Reading passage:

======

The heated debate about the Conference of the Left has once again revealed a recurring weakness in South African left politics: we often start from the question of political form before we have sufficiently confronted the question of social forces. We ask whether there should be a party, a front, a coalition, a movement, a council, an electoral platform or a new socialist formation. These are necessary questions. But taken on their own, they quickly become abstract, voluntarist and organizationally sterile.
The deeper question is this: what social forces, rooted in what struggles, with what organizational capacities, with what ideological clarity, and with what material program, can become strong enough to challenge neoliberalism, capitalism, liberal hegemony, conservative nationalism, white supremacy and the rising Black right wing?
This question cannot be answered by nostalgia for the 1980s and early 1990s, by purist denunciation of the present, or by a schematic call for a new left party. It requires historical honesty, social formation analysis, political humility and a sober appraisal of why previous moments of possible left renewal did not become a sustained counter-hegemonic force.
The Conference of the Left must be understood in this wider perspective. It was not, and could not be, the solution to the crisis of the left. It was an opening—contradictory, uneven, contested, even fraught with weaknesses, but real. Its value lies not in having resolved the organizational question, but in having reopened the strategic question of how diverse forces might begin to relate to one another more deliberately and directionally.
The mistake would be to reduce the Conference either to a messianic breakthrough or to a failed gathering because it did not conform to an imagined purity. The real task is to locate it within the long, uneven and difficult history of left renewal in South Africa.
The historical record
The mass struggles of the 1980s produced one of the most powerful working-class and popular upsurges in South African history. The Congress of South African Trade Unions (COSATU) was not merely a trade union federation. It was part of broader social forces rooted in factories, townships, civic structures, youth formations, women’s organizations, street committees, education struggles, consumer boycotts and local organs of people’s power. Because it carried mass weight, it could confront capital, negotiate with the liberation movement, discipline political leadership, and shape national strategy.

======

Dataset extract:

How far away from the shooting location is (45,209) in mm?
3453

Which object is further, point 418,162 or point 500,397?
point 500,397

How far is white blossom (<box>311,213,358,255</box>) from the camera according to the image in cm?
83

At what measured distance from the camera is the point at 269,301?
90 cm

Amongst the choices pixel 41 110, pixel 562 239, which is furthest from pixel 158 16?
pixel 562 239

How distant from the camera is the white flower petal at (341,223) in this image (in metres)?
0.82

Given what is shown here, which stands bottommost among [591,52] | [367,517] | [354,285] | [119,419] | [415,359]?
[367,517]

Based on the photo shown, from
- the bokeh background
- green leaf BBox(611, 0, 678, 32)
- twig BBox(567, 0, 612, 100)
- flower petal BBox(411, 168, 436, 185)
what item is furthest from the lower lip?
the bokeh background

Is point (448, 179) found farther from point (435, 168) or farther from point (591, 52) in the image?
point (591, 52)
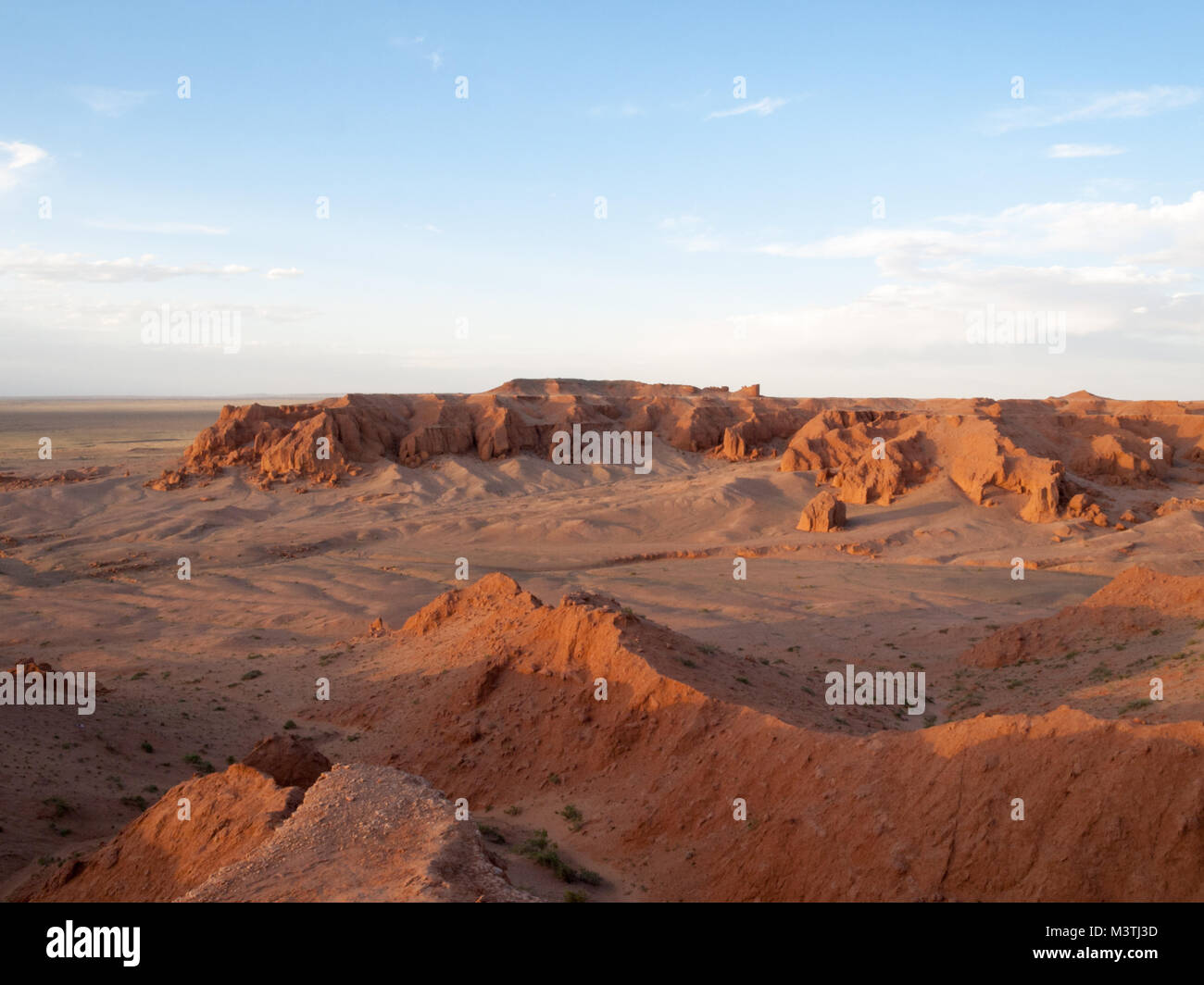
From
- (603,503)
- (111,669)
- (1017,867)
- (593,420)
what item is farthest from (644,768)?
(593,420)

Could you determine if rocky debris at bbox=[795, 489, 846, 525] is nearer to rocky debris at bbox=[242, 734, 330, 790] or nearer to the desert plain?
the desert plain

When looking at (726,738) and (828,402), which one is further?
(828,402)

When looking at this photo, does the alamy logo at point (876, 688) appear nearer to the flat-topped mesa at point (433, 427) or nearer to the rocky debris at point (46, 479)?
the flat-topped mesa at point (433, 427)

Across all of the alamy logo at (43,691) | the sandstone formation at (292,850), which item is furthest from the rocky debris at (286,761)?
the alamy logo at (43,691)

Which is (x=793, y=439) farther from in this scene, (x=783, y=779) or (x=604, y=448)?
(x=783, y=779)
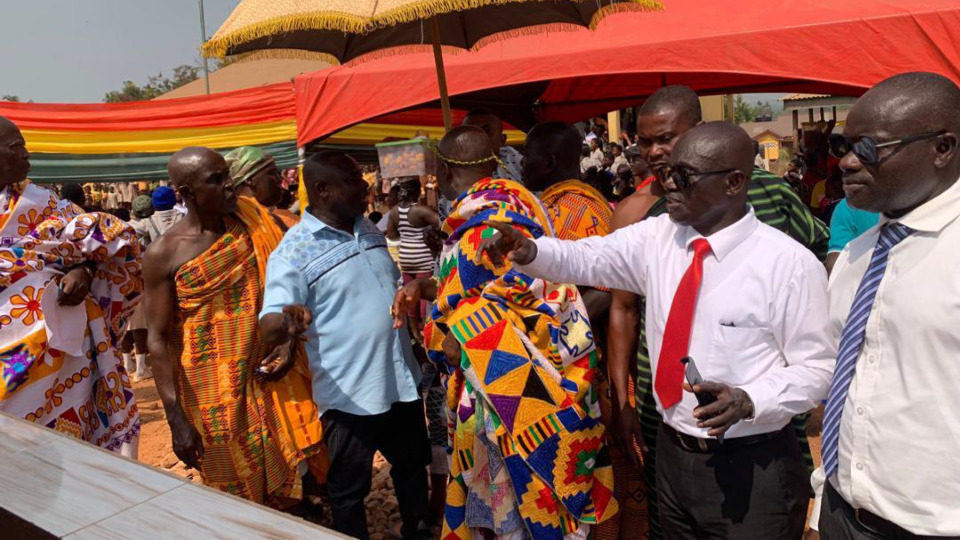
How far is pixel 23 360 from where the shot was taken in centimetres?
326

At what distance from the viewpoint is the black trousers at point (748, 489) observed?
2.02 meters

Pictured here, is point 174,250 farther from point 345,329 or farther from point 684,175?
point 684,175

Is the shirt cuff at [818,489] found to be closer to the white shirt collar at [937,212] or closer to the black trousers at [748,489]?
the black trousers at [748,489]

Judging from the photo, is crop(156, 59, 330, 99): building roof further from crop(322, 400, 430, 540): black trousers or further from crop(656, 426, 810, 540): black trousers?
crop(656, 426, 810, 540): black trousers

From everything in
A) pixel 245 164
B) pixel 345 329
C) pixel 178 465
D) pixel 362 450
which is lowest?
pixel 178 465

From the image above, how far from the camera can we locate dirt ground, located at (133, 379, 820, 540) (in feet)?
13.4

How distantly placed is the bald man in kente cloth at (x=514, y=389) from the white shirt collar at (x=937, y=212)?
125 centimetres

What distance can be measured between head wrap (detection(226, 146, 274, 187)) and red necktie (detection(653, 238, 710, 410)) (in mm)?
2901

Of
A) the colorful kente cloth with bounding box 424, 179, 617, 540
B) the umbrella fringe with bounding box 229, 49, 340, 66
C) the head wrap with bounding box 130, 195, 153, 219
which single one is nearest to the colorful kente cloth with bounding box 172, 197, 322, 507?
the umbrella fringe with bounding box 229, 49, 340, 66

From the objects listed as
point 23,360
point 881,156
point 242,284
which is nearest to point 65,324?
point 23,360

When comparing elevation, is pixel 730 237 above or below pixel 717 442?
above

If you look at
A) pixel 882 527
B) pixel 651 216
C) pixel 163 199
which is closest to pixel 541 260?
pixel 651 216

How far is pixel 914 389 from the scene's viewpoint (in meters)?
1.50

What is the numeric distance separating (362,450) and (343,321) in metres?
0.55
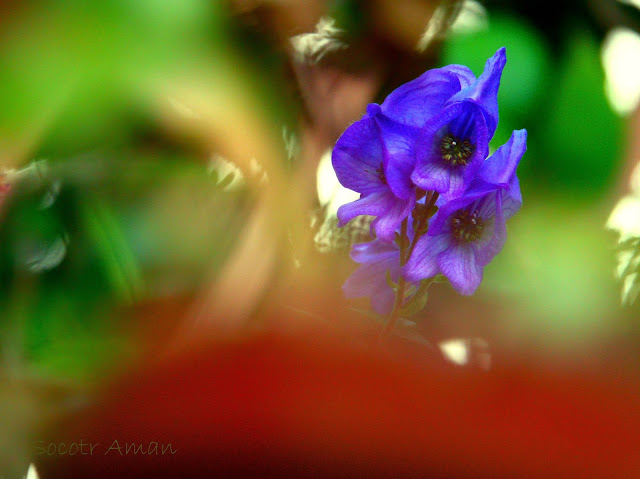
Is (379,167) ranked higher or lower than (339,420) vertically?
higher

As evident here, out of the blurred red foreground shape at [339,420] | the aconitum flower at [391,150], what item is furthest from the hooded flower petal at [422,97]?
the blurred red foreground shape at [339,420]

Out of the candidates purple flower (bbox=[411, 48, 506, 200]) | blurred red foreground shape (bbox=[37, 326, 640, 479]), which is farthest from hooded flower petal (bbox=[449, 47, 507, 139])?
blurred red foreground shape (bbox=[37, 326, 640, 479])

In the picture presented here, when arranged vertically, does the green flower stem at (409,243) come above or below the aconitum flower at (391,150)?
below

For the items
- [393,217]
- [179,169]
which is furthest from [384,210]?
[179,169]

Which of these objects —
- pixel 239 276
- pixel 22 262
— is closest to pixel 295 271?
pixel 239 276

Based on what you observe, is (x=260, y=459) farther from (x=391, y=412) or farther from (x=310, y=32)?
(x=310, y=32)

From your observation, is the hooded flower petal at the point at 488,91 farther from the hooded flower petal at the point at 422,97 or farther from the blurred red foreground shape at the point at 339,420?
the blurred red foreground shape at the point at 339,420

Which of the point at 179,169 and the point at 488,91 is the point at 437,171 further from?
the point at 179,169
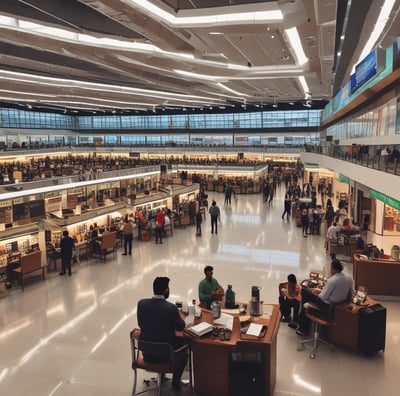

======

Assigned task A:
Rewrite everything in the passage on South African left politics from "The mistake would" down to "shape national strategy.", putting "workplaces" in place of "factories".
Assigned task B:
Carry on the passage on South African left politics from the point where it stops.
The entries are separate material, unrelated to the passage on South African left politics.

Final answer A:
The mistake would be to reduce the Conference either to a messianic breakthrough or to a failed gathering because it did not conform to an imagined purity. The real task is to locate it within the long, uneven and difficult history of left renewal in South Africa.
The historical record
The mass struggles of the 1980s produced one of the most powerful working-class and popular upsurges in South African history. The Congress of South African Trade Unions (COSATU) was not merely a trade union federation. It was part of broader social forces rooted in workplaces, townships, civic structures, youth formations, women’s organizations, street committees, education struggles, consumer boycotts and local organs of people’s power. Because it carried mass weight, it could confront capital, negotiate with the liberation movement, discipline political leadership, and shape national strategy.

Final answer B:
But we must not romanticize this period. The power of COSATU and the mass democratic movement did not automatically translate into a post-apartheid socialist project. The old anti-apartheid historic bloc dissolved under the pressures of post-1994 bourgeois capitulation, demobilization, state incorporation, elite transition, capital’s strategic offensive, global neoliberalism and the ideological authority of the ANC-led national liberation project. The leading personnel of the labor movement were drawn into the state, parliament, state-owned enterprises, policy institutions and managerial structures. The organized working class entered the democratic transition with immense moral and organizational authority, but without sufficient independent strategic power to prevent neoliberal restructuring.
This is why any call to emulate the “heyday of COSATU” must explain why that power was not sustained. What happened to the social movements of the 1980s when the neoliberal project consolidated in the late 1990s and early 2000s? Why did a new historic bloc of popular classes not crystallize in place of the dissolving anti-apartheid bloc? Why did organized labor, despite its militancy and size, become vulnerable to bureaucratization, state incorporation and political dependency? These questions are not historical curiosities. They speak directly to the present.
The first major post-apartheid resistance to neoliberalism emerged through struggles against privatization, cost recovery, service cut-offs, evictions, HIV/AIDS denialism—the Mbeki government’s catastrophic refusal to provide antiretroviral treatment, which cost hundreds of thousands of lives—unaffordable medicines, water commodification and electricity disconnections. The Anti-Privatization Forum (APF), the Soweto Electricity Crisis Committee, the Treatment Action Campaign (TAC), the Landless People’s Movement, Jubilee South Africa, land and housing movements, anti-eviction struggles and other formations expressed the refusal of poor and working-class communities to accept the neoliberal restructuring of the democratic transition.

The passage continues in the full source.